── Data

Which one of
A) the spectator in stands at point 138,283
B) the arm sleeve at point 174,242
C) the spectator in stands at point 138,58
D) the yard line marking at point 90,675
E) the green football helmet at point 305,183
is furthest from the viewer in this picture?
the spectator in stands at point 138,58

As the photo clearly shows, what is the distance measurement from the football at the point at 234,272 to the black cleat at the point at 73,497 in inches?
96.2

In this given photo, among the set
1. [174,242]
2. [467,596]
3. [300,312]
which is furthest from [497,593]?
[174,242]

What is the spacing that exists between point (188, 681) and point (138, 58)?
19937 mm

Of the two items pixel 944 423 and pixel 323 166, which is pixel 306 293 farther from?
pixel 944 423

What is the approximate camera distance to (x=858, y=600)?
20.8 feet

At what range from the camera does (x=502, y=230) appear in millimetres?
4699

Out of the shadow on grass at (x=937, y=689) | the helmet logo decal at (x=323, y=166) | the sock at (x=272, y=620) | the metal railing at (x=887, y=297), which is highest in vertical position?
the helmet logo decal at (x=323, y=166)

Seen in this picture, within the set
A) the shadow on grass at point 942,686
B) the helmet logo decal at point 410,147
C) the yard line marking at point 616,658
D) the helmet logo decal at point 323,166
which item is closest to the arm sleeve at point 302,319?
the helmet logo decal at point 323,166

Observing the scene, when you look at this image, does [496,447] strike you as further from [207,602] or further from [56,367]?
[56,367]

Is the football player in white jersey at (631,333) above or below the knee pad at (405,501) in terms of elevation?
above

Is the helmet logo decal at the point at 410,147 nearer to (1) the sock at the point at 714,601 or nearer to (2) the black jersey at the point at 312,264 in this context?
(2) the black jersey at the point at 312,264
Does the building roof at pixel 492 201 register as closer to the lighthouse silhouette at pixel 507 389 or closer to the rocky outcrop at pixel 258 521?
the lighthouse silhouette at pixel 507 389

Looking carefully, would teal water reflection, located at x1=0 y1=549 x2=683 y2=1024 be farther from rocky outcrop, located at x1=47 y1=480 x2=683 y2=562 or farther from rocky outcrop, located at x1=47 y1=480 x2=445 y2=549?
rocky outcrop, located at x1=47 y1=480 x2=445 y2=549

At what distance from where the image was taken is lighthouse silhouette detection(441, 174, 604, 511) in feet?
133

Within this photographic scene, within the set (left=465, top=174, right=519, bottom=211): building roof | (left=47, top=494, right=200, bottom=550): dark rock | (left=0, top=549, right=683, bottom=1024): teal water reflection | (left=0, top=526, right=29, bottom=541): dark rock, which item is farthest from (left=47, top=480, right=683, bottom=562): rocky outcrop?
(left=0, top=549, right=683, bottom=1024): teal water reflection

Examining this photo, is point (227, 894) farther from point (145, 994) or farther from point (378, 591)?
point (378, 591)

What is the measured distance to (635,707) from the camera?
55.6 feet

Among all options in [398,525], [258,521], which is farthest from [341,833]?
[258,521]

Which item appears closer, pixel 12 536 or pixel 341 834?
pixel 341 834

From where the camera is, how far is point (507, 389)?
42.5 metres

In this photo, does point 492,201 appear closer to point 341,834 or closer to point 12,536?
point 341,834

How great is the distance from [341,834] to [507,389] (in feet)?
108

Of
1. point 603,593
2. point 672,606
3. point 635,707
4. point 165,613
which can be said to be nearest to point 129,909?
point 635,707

────

*Problem details*: Retype all of the items above verbatim, with every character unchanged.

*The solution*:
Which one of
A) the spectator in stands at point 138,283
B) the arm sleeve at point 174,242
C) the spectator in stands at point 138,58
D) the yard line marking at point 90,675
E) the green football helmet at point 305,183
is furthest from the viewer in this picture?
the spectator in stands at point 138,58

As the photo clearly shows, what is the distance measurement from the football at the point at 234,272 to the black cleat at the point at 73,497 in inches?
96.2

In this given photo, among the set
1. [174,242]
2. [467,596]
3. [300,312]
which is furthest from [497,593]?
[174,242]

What is the spacing that exists between point (188, 681) and point (138, 58)?
19937 mm

Of the two items pixel 944 423 and pixel 323 166, which is pixel 306 293 farther from?
pixel 944 423

What is the approximate camera distance to (x=858, y=600)?
20.8 feet

At what range from the camera does (x=502, y=230) appear in millimetres?
4699

Out of the shadow on grass at (x=937, y=689) | the helmet logo decal at (x=323, y=166) | the sock at (x=272, y=620) | the metal railing at (x=887, y=297), which is highest in vertical position?
the helmet logo decal at (x=323, y=166)

Seen in this picture, within the set
A) the shadow on grass at point 942,686
B) the helmet logo decal at point 410,147
C) the yard line marking at point 616,658
D) the helmet logo decal at point 323,166
which item is closest to the arm sleeve at point 302,319?
the helmet logo decal at point 323,166

Observing the scene, when you look at this image, does [496,447] strike you as further from [207,602] or further from [56,367]?
[56,367]

Is the football player in white jersey at (631,333) above or below the knee pad at (405,501) in terms of elevation?
above

Is the helmet logo decal at the point at 410,147 nearer to (1) the sock at the point at 714,601 or nearer to (2) the black jersey at the point at 312,264 in this context?
(2) the black jersey at the point at 312,264
Does the building roof at pixel 492 201 register as closer to the lighthouse silhouette at pixel 507 389 or closer to the rocky outcrop at pixel 258 521?
the lighthouse silhouette at pixel 507 389

Looking carefully, would teal water reflection, located at x1=0 y1=549 x2=683 y2=1024 be farther from rocky outcrop, located at x1=47 y1=480 x2=683 y2=562 or farther from rocky outcrop, located at x1=47 y1=480 x2=445 y2=549?
rocky outcrop, located at x1=47 y1=480 x2=445 y2=549

At what distance from where the image was taken is lighthouse silhouette detection(441, 174, 604, 511) in feet?
133

Within this photographic scene, within the set (left=465, top=174, right=519, bottom=211): building roof | (left=47, top=494, right=200, bottom=550): dark rock | (left=0, top=549, right=683, bottom=1024): teal water reflection | (left=0, top=526, right=29, bottom=541): dark rock, which item is farthest from (left=47, top=480, right=683, bottom=562): rocky outcrop?
(left=0, top=549, right=683, bottom=1024): teal water reflection

Examining this photo, is point (227, 894) farther from point (145, 994) or farther from point (378, 591)?
point (378, 591)

What is the measured distance to (635,707) from the camera?
55.6 feet

Among all options in [398,525], [258,521], which is farthest from [341,833]?
[258,521]

Which item appears closer, pixel 12 536 or pixel 341 834?
pixel 341 834

From where the camera is, how far is point (507, 389)?
42.5 metres

In this photo, does point 492,201 appear closer to point 341,834 or closer to point 12,536?
point 341,834

How great is the distance from [341,834] to [507,389] (in feet)?
108

Of
1. point 603,593
2. point 672,606
3. point 635,707
4. point 165,613
which can be said to be nearest to point 129,909?
point 635,707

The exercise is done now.